---------- Exercise inputs ----------

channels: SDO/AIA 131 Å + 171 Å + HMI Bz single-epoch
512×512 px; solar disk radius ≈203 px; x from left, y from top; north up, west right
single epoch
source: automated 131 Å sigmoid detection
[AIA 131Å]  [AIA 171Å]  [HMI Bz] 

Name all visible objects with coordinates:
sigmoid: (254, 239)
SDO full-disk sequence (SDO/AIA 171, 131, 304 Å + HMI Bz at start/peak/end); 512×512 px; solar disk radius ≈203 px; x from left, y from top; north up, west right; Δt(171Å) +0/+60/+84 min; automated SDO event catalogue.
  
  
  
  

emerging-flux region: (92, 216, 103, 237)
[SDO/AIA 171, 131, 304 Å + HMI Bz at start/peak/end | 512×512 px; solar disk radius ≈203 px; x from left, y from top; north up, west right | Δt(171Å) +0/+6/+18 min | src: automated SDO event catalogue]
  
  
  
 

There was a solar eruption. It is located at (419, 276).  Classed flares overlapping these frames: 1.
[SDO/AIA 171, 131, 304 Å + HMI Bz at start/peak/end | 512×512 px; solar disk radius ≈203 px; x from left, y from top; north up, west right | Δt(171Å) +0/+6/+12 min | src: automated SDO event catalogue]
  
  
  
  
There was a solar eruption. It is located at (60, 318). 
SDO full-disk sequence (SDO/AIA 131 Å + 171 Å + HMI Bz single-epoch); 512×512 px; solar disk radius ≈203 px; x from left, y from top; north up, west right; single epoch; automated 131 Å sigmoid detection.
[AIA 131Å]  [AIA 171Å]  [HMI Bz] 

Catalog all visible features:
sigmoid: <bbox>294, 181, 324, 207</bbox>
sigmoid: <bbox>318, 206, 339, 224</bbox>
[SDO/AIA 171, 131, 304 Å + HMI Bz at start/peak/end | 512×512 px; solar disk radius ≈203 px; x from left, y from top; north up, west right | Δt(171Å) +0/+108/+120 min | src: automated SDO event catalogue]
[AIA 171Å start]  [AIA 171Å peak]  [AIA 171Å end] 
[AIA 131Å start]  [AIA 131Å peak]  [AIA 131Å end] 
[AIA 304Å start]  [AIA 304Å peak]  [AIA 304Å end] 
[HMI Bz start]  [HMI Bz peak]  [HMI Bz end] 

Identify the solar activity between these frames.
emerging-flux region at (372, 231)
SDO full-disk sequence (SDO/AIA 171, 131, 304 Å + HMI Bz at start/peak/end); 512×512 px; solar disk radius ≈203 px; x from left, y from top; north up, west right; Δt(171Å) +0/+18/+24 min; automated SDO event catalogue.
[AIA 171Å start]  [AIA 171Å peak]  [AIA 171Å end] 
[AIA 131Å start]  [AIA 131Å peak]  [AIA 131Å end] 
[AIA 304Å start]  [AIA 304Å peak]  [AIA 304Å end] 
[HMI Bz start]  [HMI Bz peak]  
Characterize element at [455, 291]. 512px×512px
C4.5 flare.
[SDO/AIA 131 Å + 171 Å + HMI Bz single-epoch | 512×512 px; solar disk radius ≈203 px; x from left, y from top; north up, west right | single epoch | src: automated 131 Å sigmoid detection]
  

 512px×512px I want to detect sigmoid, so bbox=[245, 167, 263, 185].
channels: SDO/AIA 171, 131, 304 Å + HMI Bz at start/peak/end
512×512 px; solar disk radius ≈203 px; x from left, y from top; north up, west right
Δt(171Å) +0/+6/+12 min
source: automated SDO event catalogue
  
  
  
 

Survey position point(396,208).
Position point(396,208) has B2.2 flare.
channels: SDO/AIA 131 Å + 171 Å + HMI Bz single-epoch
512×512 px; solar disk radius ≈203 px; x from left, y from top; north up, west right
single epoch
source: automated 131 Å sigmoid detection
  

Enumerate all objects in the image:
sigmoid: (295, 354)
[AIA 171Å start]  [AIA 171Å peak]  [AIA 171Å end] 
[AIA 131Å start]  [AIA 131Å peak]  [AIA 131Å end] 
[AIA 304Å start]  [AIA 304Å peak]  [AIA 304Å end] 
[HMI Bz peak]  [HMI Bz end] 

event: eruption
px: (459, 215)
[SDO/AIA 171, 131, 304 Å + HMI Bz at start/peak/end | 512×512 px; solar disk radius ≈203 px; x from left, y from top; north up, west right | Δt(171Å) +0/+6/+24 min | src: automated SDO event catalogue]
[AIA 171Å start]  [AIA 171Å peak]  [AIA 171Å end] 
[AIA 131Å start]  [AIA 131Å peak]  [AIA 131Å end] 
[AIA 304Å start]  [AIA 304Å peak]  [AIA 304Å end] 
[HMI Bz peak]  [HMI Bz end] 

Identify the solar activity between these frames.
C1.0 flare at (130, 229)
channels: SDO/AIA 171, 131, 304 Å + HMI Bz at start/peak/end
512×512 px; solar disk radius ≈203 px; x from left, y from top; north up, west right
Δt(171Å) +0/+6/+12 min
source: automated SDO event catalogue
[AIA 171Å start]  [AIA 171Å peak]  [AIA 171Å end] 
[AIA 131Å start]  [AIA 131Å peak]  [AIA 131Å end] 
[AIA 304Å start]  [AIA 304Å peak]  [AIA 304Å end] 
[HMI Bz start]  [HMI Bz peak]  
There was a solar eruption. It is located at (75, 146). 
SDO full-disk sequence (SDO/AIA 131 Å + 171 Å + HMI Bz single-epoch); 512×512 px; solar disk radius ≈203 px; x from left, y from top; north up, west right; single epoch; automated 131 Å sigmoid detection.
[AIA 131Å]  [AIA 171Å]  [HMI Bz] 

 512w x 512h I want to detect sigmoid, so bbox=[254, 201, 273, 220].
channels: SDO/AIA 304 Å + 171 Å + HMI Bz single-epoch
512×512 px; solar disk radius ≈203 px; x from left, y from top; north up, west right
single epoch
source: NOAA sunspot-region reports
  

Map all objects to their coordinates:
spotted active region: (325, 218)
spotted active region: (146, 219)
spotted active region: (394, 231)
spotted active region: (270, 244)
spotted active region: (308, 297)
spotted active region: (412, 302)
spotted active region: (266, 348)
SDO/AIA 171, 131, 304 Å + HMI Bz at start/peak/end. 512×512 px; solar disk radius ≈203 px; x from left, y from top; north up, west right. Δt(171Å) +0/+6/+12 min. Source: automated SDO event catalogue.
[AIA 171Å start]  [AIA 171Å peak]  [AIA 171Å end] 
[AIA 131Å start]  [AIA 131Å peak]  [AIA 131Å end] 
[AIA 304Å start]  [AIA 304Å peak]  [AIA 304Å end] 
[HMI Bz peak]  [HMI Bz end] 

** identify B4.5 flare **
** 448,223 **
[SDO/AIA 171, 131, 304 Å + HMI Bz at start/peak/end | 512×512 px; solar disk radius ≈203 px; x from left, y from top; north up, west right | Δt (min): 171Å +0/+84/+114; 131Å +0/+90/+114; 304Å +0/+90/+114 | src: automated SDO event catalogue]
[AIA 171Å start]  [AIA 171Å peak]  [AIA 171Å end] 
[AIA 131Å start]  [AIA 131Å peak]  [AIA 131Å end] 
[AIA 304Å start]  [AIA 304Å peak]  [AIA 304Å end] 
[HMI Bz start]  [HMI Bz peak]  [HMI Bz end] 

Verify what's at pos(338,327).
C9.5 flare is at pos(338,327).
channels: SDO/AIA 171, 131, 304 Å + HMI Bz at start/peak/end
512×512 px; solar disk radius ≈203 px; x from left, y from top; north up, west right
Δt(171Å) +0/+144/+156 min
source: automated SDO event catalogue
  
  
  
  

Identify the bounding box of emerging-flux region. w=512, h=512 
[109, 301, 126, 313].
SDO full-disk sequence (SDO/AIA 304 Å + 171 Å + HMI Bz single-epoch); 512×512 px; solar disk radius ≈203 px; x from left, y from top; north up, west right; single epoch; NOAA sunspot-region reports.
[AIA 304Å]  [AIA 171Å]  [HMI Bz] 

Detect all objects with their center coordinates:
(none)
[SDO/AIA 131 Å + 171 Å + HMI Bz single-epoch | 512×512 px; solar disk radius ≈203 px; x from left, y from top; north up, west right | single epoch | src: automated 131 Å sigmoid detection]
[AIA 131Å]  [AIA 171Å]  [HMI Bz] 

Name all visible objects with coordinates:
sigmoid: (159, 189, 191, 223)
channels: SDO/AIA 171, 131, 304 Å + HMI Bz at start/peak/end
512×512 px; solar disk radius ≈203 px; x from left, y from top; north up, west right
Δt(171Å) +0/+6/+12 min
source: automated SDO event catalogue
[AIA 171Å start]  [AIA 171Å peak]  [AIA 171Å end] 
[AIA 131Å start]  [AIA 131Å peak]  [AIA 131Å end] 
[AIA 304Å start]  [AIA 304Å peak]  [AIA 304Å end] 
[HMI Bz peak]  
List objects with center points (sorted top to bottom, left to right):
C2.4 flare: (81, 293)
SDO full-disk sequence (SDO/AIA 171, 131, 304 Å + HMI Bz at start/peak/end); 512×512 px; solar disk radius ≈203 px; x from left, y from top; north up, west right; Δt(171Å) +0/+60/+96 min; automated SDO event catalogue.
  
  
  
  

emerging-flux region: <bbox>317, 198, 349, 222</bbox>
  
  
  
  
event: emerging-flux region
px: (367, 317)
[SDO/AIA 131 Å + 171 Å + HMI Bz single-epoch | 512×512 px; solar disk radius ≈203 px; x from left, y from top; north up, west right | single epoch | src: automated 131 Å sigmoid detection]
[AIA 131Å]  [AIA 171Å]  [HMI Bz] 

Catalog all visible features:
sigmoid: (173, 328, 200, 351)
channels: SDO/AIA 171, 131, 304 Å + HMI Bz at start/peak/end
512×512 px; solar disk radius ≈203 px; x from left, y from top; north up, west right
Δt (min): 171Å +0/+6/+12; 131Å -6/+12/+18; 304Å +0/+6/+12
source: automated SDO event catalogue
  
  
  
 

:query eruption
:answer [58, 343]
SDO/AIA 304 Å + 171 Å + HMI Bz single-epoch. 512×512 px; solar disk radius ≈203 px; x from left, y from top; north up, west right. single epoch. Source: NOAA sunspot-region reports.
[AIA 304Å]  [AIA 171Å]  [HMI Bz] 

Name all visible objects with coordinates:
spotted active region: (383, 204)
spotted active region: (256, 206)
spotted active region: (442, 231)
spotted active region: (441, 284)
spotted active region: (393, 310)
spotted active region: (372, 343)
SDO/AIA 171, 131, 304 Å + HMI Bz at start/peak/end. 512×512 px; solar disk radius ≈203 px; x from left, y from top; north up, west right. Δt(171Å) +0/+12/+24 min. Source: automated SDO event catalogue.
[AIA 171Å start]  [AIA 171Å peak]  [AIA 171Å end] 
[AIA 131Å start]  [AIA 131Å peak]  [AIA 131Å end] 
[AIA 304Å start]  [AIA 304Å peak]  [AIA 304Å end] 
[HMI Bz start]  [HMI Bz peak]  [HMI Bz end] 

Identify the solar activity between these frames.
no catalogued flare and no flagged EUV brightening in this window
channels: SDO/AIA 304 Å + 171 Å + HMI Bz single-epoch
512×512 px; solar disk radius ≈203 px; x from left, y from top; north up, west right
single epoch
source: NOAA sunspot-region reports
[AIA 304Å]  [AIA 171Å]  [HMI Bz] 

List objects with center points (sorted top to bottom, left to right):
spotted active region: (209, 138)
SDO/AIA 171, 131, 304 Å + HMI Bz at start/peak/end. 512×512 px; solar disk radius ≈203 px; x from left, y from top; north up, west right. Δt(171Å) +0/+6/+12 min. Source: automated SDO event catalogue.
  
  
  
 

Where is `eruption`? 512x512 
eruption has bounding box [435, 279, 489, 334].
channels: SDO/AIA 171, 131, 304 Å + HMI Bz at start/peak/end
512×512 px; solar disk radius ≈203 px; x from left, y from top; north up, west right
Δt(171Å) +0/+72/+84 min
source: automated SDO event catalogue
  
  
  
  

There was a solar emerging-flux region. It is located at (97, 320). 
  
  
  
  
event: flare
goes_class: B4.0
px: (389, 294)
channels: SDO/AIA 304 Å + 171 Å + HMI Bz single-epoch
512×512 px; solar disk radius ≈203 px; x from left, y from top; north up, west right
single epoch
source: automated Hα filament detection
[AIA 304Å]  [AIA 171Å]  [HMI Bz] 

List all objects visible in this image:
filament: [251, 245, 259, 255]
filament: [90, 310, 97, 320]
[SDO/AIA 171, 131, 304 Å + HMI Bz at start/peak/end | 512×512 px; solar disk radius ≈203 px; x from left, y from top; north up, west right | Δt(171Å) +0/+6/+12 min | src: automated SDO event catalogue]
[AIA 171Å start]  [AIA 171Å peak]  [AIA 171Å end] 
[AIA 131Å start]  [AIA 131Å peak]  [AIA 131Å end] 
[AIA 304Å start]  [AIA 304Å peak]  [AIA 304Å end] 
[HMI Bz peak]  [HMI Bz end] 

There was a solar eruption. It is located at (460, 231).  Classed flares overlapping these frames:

----------

◆ Task item:
What lines in the records contain the word "flares"? Return each one.

◆ Output for this exercise:
There was a solar eruption. It is located at (419, 276).  Classed flares overlapping these frames: 1.
There was a solar eruption. It is located at (460, 231).  Classed flares overlapping these frames:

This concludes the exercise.